The results are interesting, to say the least, and tell us something that shouldn’t surprise us but does: one generation in particular has totally unrealistic expectations regarding income and wealth.
No, I don’t mean Gen Z because Gen Z is too young to understand what anything costs in the real world. Food, rent, housing, child care…they are too young to have experience enough to make a judgment. Empower surveyed them, but I dismissed the results because it’s like asking a 5-year-old to pick a suit to wear to a job interview.

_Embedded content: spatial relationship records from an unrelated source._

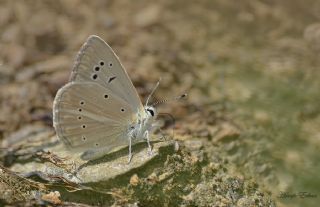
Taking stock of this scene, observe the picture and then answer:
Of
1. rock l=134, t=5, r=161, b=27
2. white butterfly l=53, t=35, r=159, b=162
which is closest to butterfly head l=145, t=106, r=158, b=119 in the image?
white butterfly l=53, t=35, r=159, b=162

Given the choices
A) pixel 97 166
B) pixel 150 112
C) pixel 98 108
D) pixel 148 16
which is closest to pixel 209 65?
pixel 148 16

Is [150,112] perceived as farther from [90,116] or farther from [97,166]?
[97,166]

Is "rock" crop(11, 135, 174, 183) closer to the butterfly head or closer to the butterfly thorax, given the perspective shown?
the butterfly thorax

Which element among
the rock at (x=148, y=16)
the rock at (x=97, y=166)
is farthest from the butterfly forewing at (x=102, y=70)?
the rock at (x=148, y=16)

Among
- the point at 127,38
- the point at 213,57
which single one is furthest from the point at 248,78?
the point at 127,38

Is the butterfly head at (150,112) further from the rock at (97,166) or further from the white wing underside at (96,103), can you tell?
the rock at (97,166)
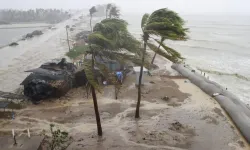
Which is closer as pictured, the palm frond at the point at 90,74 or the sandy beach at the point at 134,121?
the palm frond at the point at 90,74

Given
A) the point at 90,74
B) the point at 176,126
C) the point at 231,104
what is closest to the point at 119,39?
the point at 90,74

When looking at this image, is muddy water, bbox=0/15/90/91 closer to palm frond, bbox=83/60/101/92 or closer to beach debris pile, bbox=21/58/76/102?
beach debris pile, bbox=21/58/76/102

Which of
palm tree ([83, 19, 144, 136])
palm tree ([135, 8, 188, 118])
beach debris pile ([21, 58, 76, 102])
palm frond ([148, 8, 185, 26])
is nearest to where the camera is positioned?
palm tree ([83, 19, 144, 136])

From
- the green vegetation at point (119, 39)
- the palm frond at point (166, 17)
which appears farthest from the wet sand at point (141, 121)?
the palm frond at point (166, 17)

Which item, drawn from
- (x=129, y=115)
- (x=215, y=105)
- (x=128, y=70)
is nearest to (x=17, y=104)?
(x=129, y=115)

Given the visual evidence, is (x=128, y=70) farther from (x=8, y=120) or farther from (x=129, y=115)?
(x=8, y=120)

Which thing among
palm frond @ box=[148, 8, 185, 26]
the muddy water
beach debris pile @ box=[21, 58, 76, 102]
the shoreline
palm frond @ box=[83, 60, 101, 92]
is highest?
palm frond @ box=[148, 8, 185, 26]

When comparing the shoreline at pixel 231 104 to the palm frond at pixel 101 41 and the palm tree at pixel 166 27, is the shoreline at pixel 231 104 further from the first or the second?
the palm frond at pixel 101 41

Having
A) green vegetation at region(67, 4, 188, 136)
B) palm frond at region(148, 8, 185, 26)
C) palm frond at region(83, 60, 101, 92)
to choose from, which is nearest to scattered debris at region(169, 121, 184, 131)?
green vegetation at region(67, 4, 188, 136)

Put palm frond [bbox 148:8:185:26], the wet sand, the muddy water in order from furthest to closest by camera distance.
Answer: the muddy water < the wet sand < palm frond [bbox 148:8:185:26]

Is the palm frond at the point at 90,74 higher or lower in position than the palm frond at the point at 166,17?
lower
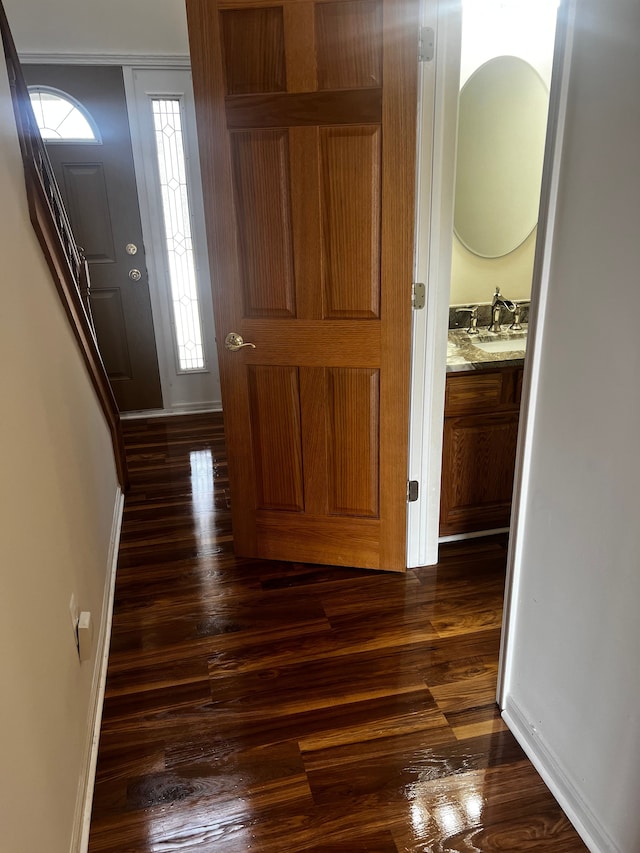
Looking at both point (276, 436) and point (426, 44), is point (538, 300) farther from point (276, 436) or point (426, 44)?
point (276, 436)

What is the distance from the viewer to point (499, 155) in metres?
2.63

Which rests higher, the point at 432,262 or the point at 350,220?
the point at 350,220

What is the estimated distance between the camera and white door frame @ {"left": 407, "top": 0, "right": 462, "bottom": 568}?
1.89 m

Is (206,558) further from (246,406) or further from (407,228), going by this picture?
(407,228)

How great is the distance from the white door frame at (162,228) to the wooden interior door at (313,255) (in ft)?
5.21

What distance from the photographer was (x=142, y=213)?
3.96 m

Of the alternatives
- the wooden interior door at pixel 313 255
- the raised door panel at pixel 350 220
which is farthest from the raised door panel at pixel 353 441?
the raised door panel at pixel 350 220

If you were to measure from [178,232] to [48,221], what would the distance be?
2069 mm

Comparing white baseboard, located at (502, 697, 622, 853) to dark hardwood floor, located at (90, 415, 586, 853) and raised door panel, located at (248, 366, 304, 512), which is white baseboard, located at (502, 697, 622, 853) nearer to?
dark hardwood floor, located at (90, 415, 586, 853)

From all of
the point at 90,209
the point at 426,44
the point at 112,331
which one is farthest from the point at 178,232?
the point at 426,44

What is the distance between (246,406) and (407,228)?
33.9 inches

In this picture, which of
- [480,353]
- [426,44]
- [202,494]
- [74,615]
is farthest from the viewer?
[202,494]

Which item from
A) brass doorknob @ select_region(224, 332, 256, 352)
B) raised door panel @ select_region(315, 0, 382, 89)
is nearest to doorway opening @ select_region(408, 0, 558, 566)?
raised door panel @ select_region(315, 0, 382, 89)

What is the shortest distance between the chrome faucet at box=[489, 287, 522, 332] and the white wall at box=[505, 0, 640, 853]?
140cm
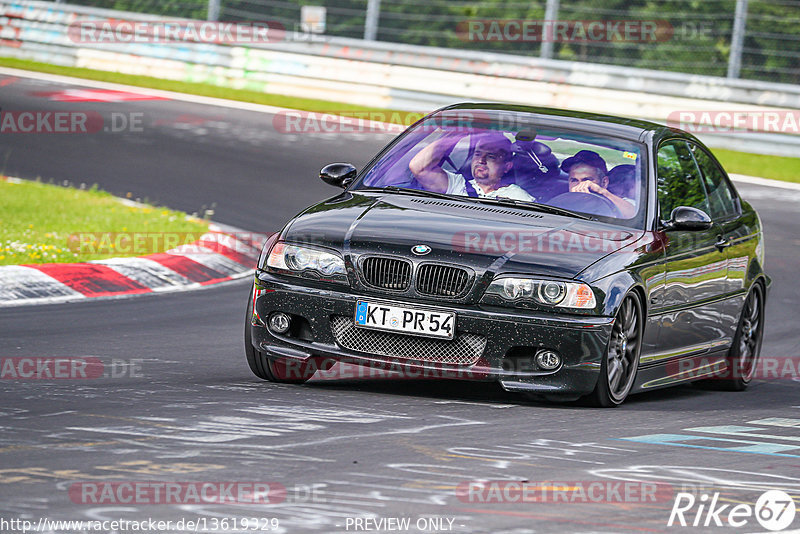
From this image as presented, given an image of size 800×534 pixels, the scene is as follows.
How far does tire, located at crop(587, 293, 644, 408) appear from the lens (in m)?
7.35

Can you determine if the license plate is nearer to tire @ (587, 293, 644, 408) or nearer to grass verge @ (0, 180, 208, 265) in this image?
tire @ (587, 293, 644, 408)

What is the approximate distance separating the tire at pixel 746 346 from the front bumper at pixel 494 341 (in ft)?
7.51

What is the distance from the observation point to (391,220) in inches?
296

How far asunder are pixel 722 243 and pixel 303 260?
271 centimetres

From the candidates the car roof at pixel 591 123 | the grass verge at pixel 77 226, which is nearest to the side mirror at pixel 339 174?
the car roof at pixel 591 123

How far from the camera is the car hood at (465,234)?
23.5ft

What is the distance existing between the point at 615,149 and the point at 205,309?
123 inches

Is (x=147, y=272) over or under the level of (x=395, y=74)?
under

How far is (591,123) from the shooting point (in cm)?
864

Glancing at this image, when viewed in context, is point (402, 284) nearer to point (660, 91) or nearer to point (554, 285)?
point (554, 285)

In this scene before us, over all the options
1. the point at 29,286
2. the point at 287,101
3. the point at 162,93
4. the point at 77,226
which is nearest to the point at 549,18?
the point at 287,101

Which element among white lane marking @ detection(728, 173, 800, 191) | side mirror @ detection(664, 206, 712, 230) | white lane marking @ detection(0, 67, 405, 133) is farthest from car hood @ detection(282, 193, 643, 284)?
white lane marking @ detection(0, 67, 405, 133)

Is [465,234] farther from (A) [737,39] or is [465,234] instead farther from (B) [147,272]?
(A) [737,39]

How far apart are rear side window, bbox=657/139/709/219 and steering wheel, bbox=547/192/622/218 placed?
0.33 meters
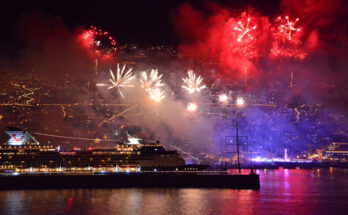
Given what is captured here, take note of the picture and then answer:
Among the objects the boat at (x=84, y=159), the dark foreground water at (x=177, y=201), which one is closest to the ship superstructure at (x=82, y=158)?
the boat at (x=84, y=159)

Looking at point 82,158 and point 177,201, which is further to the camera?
point 82,158

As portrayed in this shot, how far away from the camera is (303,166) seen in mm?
118688

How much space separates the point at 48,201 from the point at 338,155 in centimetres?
10515

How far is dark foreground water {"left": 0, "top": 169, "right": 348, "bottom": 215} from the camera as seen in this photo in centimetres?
3997

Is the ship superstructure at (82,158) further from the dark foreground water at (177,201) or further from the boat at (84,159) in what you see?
the dark foreground water at (177,201)

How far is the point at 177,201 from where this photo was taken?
148 ft

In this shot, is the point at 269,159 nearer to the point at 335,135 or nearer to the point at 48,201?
the point at 335,135

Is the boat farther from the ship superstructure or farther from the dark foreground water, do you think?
the dark foreground water

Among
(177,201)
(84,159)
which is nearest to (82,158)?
(84,159)

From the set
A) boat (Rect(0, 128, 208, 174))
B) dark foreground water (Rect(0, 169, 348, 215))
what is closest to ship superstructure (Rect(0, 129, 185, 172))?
boat (Rect(0, 128, 208, 174))

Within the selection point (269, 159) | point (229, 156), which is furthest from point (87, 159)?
point (269, 159)

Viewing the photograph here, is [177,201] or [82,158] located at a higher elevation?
[82,158]

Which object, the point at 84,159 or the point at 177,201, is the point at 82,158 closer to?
the point at 84,159

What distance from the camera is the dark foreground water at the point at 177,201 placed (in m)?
40.0
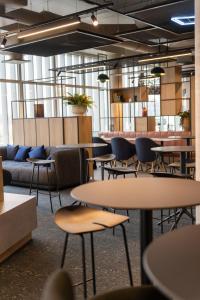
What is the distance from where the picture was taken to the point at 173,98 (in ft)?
40.0

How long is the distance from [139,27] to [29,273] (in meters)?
5.65

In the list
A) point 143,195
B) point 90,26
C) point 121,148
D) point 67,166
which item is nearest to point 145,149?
point 121,148

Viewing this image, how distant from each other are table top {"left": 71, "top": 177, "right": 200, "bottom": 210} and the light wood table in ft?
4.46

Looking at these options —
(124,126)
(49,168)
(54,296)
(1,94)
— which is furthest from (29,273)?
(124,126)

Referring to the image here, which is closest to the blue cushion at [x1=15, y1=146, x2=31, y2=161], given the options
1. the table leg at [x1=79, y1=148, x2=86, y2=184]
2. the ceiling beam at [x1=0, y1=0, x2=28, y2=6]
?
the table leg at [x1=79, y1=148, x2=86, y2=184]

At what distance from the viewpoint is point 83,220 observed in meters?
2.25

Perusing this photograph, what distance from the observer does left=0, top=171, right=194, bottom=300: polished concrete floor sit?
2.70 m

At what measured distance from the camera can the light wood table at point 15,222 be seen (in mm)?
3193

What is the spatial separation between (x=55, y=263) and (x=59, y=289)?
2.40 meters

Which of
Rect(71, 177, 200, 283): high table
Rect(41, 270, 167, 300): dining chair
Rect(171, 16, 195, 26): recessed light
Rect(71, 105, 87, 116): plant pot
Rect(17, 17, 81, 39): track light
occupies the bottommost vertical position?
A: Rect(41, 270, 167, 300): dining chair

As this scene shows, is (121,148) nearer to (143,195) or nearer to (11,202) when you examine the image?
(11,202)

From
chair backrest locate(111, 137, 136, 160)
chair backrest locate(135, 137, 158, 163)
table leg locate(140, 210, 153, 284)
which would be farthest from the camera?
chair backrest locate(111, 137, 136, 160)

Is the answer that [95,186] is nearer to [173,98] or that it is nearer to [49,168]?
[49,168]

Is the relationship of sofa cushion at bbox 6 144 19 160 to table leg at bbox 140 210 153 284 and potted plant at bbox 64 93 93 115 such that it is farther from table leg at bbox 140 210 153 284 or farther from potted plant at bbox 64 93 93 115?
table leg at bbox 140 210 153 284
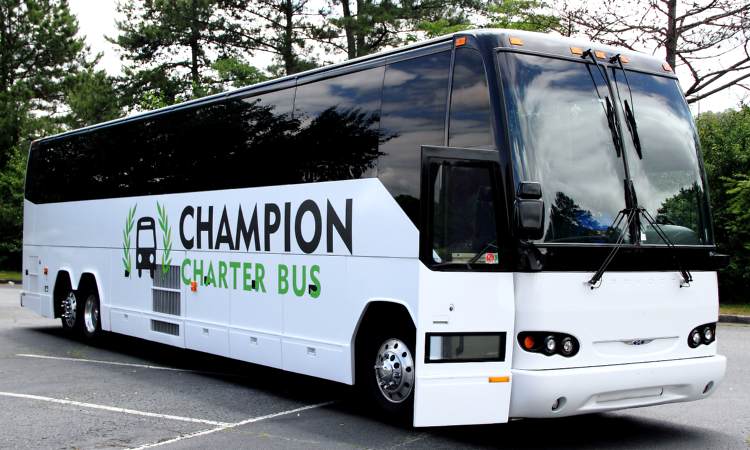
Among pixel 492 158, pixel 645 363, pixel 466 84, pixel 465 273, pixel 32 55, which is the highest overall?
pixel 32 55

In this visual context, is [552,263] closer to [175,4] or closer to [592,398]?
[592,398]

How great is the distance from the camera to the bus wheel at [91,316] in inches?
564

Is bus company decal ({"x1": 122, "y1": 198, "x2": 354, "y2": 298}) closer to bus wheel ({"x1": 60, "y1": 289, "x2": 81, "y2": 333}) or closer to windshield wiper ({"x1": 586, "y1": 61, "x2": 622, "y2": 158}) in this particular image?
bus wheel ({"x1": 60, "y1": 289, "x2": 81, "y2": 333})

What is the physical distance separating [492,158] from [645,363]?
209 cm

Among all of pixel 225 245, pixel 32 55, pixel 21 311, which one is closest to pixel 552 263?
pixel 225 245

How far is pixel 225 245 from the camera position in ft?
35.7

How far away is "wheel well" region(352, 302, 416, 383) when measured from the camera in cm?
793

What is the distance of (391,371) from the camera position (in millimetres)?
8023

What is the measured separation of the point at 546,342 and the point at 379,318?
1918 mm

Nearly 6 in 10 adults say they can purchase joy, including 72% of millennials and 67% of Generation Z, according to a survey released Monday by Empower, a Colorado-based financial services firm. https://t.co/jNXUNS5TdJ
— The Washington Times (@WashTimes) November 22, 2023
It is the Millennials, who will likely be remembered as America’s Lightest-weight generation. (Yes, I do know that is unfair, but as a Boomer/Gen X straddler I demand respect for my cranky old man privilege).
People from all generations want to make more money–the kind of income that people think would make them happy is dramatically higher than the average household income in the US. This simply reflects a reality that people of most income brackets feel insecure financially–with reason.
But look at Millennial’s expectations compared to everybody else.
Millennial’s expectations are so far off the charts that they require 4x the income of everybody else to feel happy.
Four times. It is so out of line with everybody else that if you exclude them, the average for the survey would fall by more than half.
In other words, they are insane. Not just in the “that’s ridiculous” meaning of insane, but in the “disconnected from reality” meaning of insane. They are as disconnected from reality as the average schizophrenic who believes they hear voices.
A salary of $526,000/yr doesn’t quite put you in the top 1%, but it puts you comfortably in the top 3%. That means Millennials either believe it is realistic that they will make more than 97% of the country, or that they will never feel satisfied with their life.
A salary of $130,000/yr–the desired income for Gen X–is readily attainable if you work at it. Gen X is still in its prime earning years, although at the tail end of them, and a reasonably ambitious and successful person can make that if they choose to. It is above average, but hardly out of reach.
For reference I looked at school district professional salaries in Minneapolis. While they start low, the higher-paid teachers can get a salary of…wait for it…$230,000/year. That school administrator would, in fact, be in Gen X, making almost twice what the average Gen Xer would consider a comfortable salary. Don’t believe me? Follow the link, which is to the contract for 2019 to 2021. It is undoubtedly higher now.
Teachers in Minneapolis can make around $100,000, plus benefits. A married couple of teachers can clear $200,000 plus benefits, which is almost 3 times average household income for the city. Not wealthy, but not bad either.
Millennials, though, want $525,000/year, an income that few, if any, of them will ever achieve, dooming themselves to always feel unhappy and insecure.
Are we to blame them for this? Sure, but not solely. They have been sold a bill of goods, both in terms of what they should reasonably expect to want or get, and this is one of the reasons they feel oppressed all the time. Gen X grew up with grandparents who lived through the Depression or World War II. Millennials have parents who were raising them in post-Cold War America when the economy was booming unusually fast.
Add to that the constant pressure of social media, celebrity culture, influencers who make ungodly amounts of money for doing little, and an educational environment that pushes the idea that the society is oppressive. You have a recipe for entitled brats who make the 1960s Boomers look like monks.
The Boomers, though, should give us some hope for the Millennials. I think. I hope.
They matured, settled, raised families, and now are cranky old men and women. Perhaps this will happen to the Millennials.
Naah. Society will collapse before then, I am afraid. So I guess Millennials are screwed.